First, income investing is about buying and holding securities that generate cash flows to the investor. Those could be REITs, BDCs, closed-end bond funds, or just good old-fashioned companies that pay dividends back to shareholders each quarter.  It doesn't require any special sort of talent or skill, and it's certainly not very time-intensive.  However, it does require a lot of patience.  Anyone can model returns on a spreadsheet and show you how well someone would've done over the past 20 years buying, holding, reinvesting, and periodically adding to a position of a JNJ or an MMM.  However, people are often their own worst enemy -- they want some fast action, so they sell their shares when the value moves up a bit to realize a profit, or they panic and cut bait after a drop in value.

I'm not going to say that either of those approaches is necessarily "wrong" by the way -- just that it's not my style.

Just as Goldilocks rejected one type of porridge for being too hot, and another for being too cold, before settling on the 'just right' bowl, I see a parallel with income investing.

  • Investors are who 'too smart' will always reject it.  They are into something way better.  Sometimes they'll even insult income investing (must be pretty miserable for some dinosaur company that can't do anything better with its cash than give it away to shareholders, eh?), and sometimes they'll just dismiss it without being insulting. They have some hot tip about an IPO, or they have some "can't fail" strategy that involves shorting or day-trading some triple-leverage crude oil fund, or S&P futures.  If that's you? Power to ya.  I personally couldn't care less.  Go for it.  You do you.  But I also know I've never met a single person who lives off of their "short the VIX here" and "buy the out-of-the-money crude futures there" strategy, or some crazy options thing that's "just common sense, really" and involves the names of exotic birds.  NOT A SINGLE ONE.  But if you listen to someone tells you how obvious it is that anyone can just print money by executing some quick trading strategy, you should then ask that person why he's still working.  Instant buzzkill, guaranteed. 
  • People who are too skeptical will always reject it.  You could show someone that aforementioned JNJ/MMM data, or similar data about other "Dividend Aristocrat" stocks, and you might be met with "yeah, but isn't the stock market rigged so a bunch of white guys in the Hamptons can buy boats?"  My answer to that would be something like this: "I have no idea, but even if it were, how would that invalidate the data that's right in front of your nose?"  Answer: it wouldn't. Many others think that work is only 'work' when it involves grunting and sweating, and that any money earned otherwise is somehow stolen or just plain illegitimate.  If that's how someone thinks, I won't make it my job to convince them otherwise.  
Other types of people are 'just right' for income investing -- people who don't mind a little boredom, people with some patience, and people who don't think they can out-time or outsmart the market.

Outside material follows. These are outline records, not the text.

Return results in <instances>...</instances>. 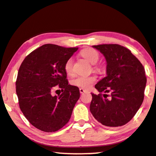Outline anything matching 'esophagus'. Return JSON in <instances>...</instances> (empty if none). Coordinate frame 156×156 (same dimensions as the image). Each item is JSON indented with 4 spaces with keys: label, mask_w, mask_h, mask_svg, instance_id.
I'll return each mask as SVG.
<instances>
[{
    "label": "esophagus",
    "mask_w": 156,
    "mask_h": 156,
    "mask_svg": "<svg viewBox=\"0 0 156 156\" xmlns=\"http://www.w3.org/2000/svg\"><path fill=\"white\" fill-rule=\"evenodd\" d=\"M85 92H86V90H84V89H83V88H80V93H83Z\"/></svg>",
    "instance_id": "1"
}]
</instances>
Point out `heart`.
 <instances>
[{
	"label": "heart",
	"instance_id": "b5f03b06",
	"mask_svg": "<svg viewBox=\"0 0 156 156\" xmlns=\"http://www.w3.org/2000/svg\"><path fill=\"white\" fill-rule=\"evenodd\" d=\"M80 55L83 57L85 59L90 62V63L94 64V68L95 70H101V66L95 64L99 60V53L96 50L92 48H87L82 50L80 51ZM66 72L67 73H70L73 70V59H68L66 62L65 66ZM96 81V77L95 76H78L75 77L73 79L71 80V84L74 86H77L78 88L83 89H88L90 88L92 85Z\"/></svg>",
	"mask_w": 156,
	"mask_h": 156
}]
</instances>
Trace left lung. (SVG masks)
<instances>
[{
	"label": "left lung",
	"instance_id": "8db88e82",
	"mask_svg": "<svg viewBox=\"0 0 156 156\" xmlns=\"http://www.w3.org/2000/svg\"><path fill=\"white\" fill-rule=\"evenodd\" d=\"M93 47L105 56L107 76L95 86L100 93H91L90 111L103 126H122L134 117L144 99L147 81L144 67L129 49L120 45ZM108 92L111 94L108 95Z\"/></svg>",
	"mask_w": 156,
	"mask_h": 156
}]
</instances>
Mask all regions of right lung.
<instances>
[{"label":"right lung","instance_id":"obj_1","mask_svg":"<svg viewBox=\"0 0 156 156\" xmlns=\"http://www.w3.org/2000/svg\"><path fill=\"white\" fill-rule=\"evenodd\" d=\"M77 50L43 45L28 54L20 66L16 86L20 111L31 125L42 131L63 128L79 99V88L68 84L64 68ZM57 87L62 93L53 97L51 92Z\"/></svg>","mask_w":156,"mask_h":156}]
</instances>
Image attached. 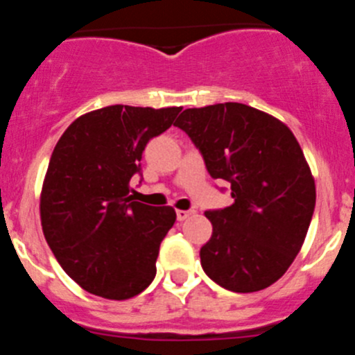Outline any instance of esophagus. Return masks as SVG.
Returning a JSON list of instances; mask_svg holds the SVG:
<instances>
[{
    "mask_svg": "<svg viewBox=\"0 0 355 355\" xmlns=\"http://www.w3.org/2000/svg\"><path fill=\"white\" fill-rule=\"evenodd\" d=\"M175 215H178V220L183 222V220H187L188 216L193 215V211H184V209H178V211H175Z\"/></svg>",
    "mask_w": 355,
    "mask_h": 355,
    "instance_id": "1",
    "label": "esophagus"
}]
</instances>
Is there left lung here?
<instances>
[{
  "mask_svg": "<svg viewBox=\"0 0 355 355\" xmlns=\"http://www.w3.org/2000/svg\"><path fill=\"white\" fill-rule=\"evenodd\" d=\"M174 126L190 137L234 202L205 215L213 234L200 265L236 293L274 284L299 254L315 211V180L286 124L241 103L188 108Z\"/></svg>",
  "mask_w": 355,
  "mask_h": 355,
  "instance_id": "left-lung-1",
  "label": "left lung"
}]
</instances>
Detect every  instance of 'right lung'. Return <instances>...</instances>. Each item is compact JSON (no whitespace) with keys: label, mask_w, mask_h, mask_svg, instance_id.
Instances as JSON below:
<instances>
[{"label":"right lung","mask_w":355,"mask_h":355,"mask_svg":"<svg viewBox=\"0 0 355 355\" xmlns=\"http://www.w3.org/2000/svg\"><path fill=\"white\" fill-rule=\"evenodd\" d=\"M180 112L106 106L78 117L55 146L40 193L42 231L65 274L89 293L126 300L153 283L175 211L133 200L130 181L147 142Z\"/></svg>","instance_id":"right-lung-1"}]
</instances>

Every now and then, you might catch those news stories about a retired custodian or librarian somewhere who managed to squirrel away an $8 million nest egg, often without even telling anyone (it's the family that discovers it after the person dies, or it's the building or charity in some small town that unexpectedly gets a massive donation).  When you dig past the headline to see what that person did, I can guarantee you that it wasn't some "short the VIX" crock of horseshit -- it was buying and holding Dividend Aristocrats.  

Unlike the Gordon Gekko fast-talkers who ooze condescension when they think they've lost you in their complicated options strategy, lots of income investors walk the walk.